Además de los ocho campeonatos de fabricantes, Chevrolet ha ganado siete campeonatos de pilotos desde el regreso de la marca con Ryan Hunter-Reay (2012), Power (2014 y 2022), Scott Dixon (2015), Simon Pagenaud (2016) y Newgarden (2017 y 2019).
Anteriormente, Chevrolet compitió en carreras de Indy como fabricante de motores V8 de 1986 a 1993 (CART) y de 2002 a 2005 (IRL), logrando 111 triunfos, el campeonato de fabricantes de 2002, siete victorias en Indy 500 y seis campeonatos de pilotos.
«Creo que cada una de esas situaciones es única», explicó Rob Buckner, Gerente General del programa.
«A veces se trata de daños por accidente. No puedo comentar por parte de Honda qué problemas tuvieron. Para nosotros, creo que es un gran testimonio de la calidad de construcción de nuestros preparadores de motores, la forma en que nuestro grupo en la pista trabaja para eliminar cualquier problema que surja. Realmente todo se reduce a una situación de atención al detalle».
«Además, ambos estamos presionando mucho estos motores en comparación con cuando debutaron. Estaban justo en ese límite de confiabilidad. Felicitaciones enormes a nuestro grupo en la pista por cuidar de todo. Esa es la razón por la que tuvimos autos con cuatro motores que podían sumar puntos. Simplemente gracias a todos ellos».
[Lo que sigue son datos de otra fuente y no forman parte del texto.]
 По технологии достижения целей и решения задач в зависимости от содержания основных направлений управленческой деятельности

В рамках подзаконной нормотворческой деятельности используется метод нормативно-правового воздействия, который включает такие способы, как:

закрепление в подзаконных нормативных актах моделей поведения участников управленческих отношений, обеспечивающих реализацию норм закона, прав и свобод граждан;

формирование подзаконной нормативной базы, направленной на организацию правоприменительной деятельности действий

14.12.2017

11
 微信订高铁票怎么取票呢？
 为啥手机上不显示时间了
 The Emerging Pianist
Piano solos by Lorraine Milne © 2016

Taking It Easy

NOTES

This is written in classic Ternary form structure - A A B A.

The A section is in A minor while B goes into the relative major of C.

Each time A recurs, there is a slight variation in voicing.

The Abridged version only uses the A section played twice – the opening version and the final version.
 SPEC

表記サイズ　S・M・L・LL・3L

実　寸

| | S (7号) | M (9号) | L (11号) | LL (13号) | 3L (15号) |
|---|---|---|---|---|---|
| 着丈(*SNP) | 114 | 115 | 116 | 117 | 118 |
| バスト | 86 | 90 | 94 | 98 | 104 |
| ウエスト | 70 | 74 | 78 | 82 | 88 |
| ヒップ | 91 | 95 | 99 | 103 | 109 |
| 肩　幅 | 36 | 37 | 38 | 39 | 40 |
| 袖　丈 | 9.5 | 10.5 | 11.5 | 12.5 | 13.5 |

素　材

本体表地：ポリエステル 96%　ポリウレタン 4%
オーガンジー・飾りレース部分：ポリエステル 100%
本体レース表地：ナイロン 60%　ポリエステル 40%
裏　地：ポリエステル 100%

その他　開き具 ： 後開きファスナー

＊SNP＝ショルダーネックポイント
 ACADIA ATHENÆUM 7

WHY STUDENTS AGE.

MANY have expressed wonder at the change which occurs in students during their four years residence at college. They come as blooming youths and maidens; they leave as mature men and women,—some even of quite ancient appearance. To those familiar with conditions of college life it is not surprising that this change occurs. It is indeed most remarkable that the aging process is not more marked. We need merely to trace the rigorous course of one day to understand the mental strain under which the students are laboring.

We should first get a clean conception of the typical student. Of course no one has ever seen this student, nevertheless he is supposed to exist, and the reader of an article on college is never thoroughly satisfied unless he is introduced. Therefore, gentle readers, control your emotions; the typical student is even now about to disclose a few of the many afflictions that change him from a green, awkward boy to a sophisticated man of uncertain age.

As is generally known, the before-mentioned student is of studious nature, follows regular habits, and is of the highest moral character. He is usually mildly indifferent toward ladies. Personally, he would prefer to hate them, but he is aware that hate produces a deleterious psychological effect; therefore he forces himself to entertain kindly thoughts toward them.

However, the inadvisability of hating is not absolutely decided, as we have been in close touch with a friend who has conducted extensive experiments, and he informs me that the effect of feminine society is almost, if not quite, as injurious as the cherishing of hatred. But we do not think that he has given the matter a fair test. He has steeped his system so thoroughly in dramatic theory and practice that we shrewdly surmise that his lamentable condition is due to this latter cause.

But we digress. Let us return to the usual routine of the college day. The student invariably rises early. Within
La debilidad más grande de Chevrolet, en especial en la segunda mitad de temporada, fue el consumo de combustible, lo cual se reflejó en que equipos y pilotos tuvieran complicaciones para planificar sus estrategias. Buckner admitió que es un aspecto en el que se trabajará para 2024, en especial con la llegada del componente híbrido que alterará la dinámica de las carreras.
«Esa es otra área en la que siempre estamos trabajando muy duro trabajando con los equipos y los pilotos, las mezclas de combustible, la forma en que conducen el auto, buscando eficiencia», dijo.
«No veo ninguna razón para que esto se detenga. La competencia por el consumo de combustible es como aire limpio versus aire sucio. Una vez que sabes que hay una gran ventaja allí, nunca vas a desaprender esas cosas. Seguiremos puliéndolo».
«No dudo que nuestro grupo podrá regresar en ’24 con un paquete mejor».